Accumulation of microevolutionary changes over time can result in macroevolution.
Macroevolution Evidence
Evidence for Species Relatedness:
Geographic proximity of similar, non-interbreeding species (e.g., different species of mockingbirds on the Galapagos Islands).
Homology: Similarity in traits among different species due to shared ancestry.
Genetic Homology: Similar gene sequences between different species.
Developmental Homology: Similarities in the morphology of embryos of different species.
Structural Homology: Similarities in the structure of body parts of different species.
Evidence for Species Change Over Time:
Fossil Record:
Not all species existed simultaneously.
Extinction has occurred.
Transitional forms exist.
Major increases in species complexity take billions of years.
Life originated in the sea.
Vestigial Traits:
Structures commonly found in a species that have little or no function.
Contrast with Atavism: A vestigial trait found in very few individuals within a species.
Microevolution
Examples:
Antibiotic resistance in bacteria, as seen in the sinus infection example.

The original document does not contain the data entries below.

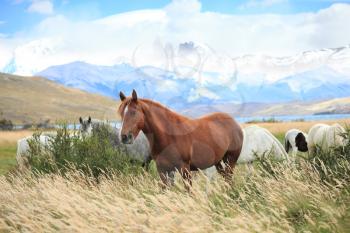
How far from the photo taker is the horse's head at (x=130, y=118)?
8469 millimetres

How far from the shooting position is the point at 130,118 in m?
8.59

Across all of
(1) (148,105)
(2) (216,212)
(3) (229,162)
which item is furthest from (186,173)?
(3) (229,162)

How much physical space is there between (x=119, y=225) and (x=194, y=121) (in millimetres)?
3328

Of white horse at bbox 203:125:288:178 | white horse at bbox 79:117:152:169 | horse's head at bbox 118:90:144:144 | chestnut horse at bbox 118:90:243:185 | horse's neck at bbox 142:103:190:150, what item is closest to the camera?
horse's head at bbox 118:90:144:144

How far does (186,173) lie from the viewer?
359 inches

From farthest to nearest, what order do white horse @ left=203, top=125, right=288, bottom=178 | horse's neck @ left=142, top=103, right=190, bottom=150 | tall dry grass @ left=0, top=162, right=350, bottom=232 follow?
1. white horse @ left=203, top=125, right=288, bottom=178
2. horse's neck @ left=142, top=103, right=190, bottom=150
3. tall dry grass @ left=0, top=162, right=350, bottom=232

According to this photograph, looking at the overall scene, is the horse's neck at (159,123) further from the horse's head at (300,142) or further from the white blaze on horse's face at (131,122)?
the horse's head at (300,142)

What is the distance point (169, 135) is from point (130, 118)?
0.80 meters

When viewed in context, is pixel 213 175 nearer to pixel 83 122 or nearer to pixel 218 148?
pixel 218 148

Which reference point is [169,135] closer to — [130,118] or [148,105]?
[148,105]

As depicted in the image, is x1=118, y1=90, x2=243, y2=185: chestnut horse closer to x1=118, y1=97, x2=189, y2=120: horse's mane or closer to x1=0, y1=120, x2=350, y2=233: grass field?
x1=118, y1=97, x2=189, y2=120: horse's mane

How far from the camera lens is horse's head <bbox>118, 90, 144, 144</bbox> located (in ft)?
27.8

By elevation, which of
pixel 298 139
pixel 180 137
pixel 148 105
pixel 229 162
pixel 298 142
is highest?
pixel 148 105

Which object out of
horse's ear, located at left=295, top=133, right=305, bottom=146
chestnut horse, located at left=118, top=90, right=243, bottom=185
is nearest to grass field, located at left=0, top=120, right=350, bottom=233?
chestnut horse, located at left=118, top=90, right=243, bottom=185
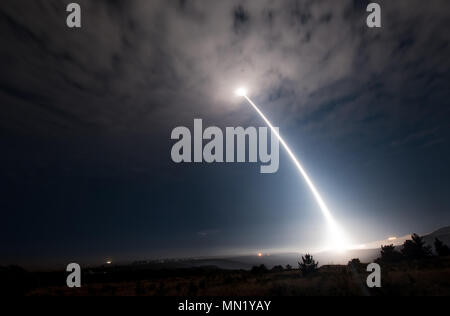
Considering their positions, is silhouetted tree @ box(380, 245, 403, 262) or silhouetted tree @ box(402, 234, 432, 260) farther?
silhouetted tree @ box(380, 245, 403, 262)

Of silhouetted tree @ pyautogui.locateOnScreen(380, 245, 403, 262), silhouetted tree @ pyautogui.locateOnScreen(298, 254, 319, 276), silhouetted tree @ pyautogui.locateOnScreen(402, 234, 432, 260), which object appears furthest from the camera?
silhouetted tree @ pyautogui.locateOnScreen(380, 245, 403, 262)

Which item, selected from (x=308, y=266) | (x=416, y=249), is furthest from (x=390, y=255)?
(x=308, y=266)

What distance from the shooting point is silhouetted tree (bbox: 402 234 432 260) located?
2228cm

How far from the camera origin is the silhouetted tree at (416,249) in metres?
22.3

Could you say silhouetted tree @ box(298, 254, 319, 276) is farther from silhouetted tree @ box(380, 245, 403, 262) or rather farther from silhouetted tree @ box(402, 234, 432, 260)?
silhouetted tree @ box(402, 234, 432, 260)

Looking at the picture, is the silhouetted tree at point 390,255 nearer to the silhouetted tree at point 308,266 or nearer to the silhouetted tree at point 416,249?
the silhouetted tree at point 416,249

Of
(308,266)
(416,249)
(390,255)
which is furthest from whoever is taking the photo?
(390,255)

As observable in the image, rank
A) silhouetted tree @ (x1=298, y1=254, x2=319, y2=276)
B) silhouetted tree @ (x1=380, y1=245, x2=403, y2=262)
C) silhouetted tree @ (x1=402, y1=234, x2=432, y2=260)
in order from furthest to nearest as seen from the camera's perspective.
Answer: silhouetted tree @ (x1=380, y1=245, x2=403, y2=262) < silhouetted tree @ (x1=402, y1=234, x2=432, y2=260) < silhouetted tree @ (x1=298, y1=254, x2=319, y2=276)

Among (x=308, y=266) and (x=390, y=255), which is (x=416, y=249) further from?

Misconceptions about Evolution
Common misunderstandings that fuel controversy:
Evolution implies there is no God.
Humans evolved from apes.
Individuals evolve.
Adaptation occurs because a species needs/wants it.
Evolution always leads to more complex or better organisms.
Animals act for the good of the species.
All traits are adaptive.
Functional traits have unlimited adaptive potential.
Evolution as a Scientific Framework
Hypothesis Generation:
Evolution provides a framework for generating testable and rejectable hypotheses.
Predictive Power:
Evolutionary theory allows us to make predictions about biological systems and test them through experiments.
Example: Homicide (Daly and Wilson 1988).
Evolutionary Trends
Long-term trends resulting from macroevolutionary processes:
Increase in multicellularity.
Increase in complexity.
Increase in ways to capture energy.
Increase in ways to interact with the environment (biotic and abiotic).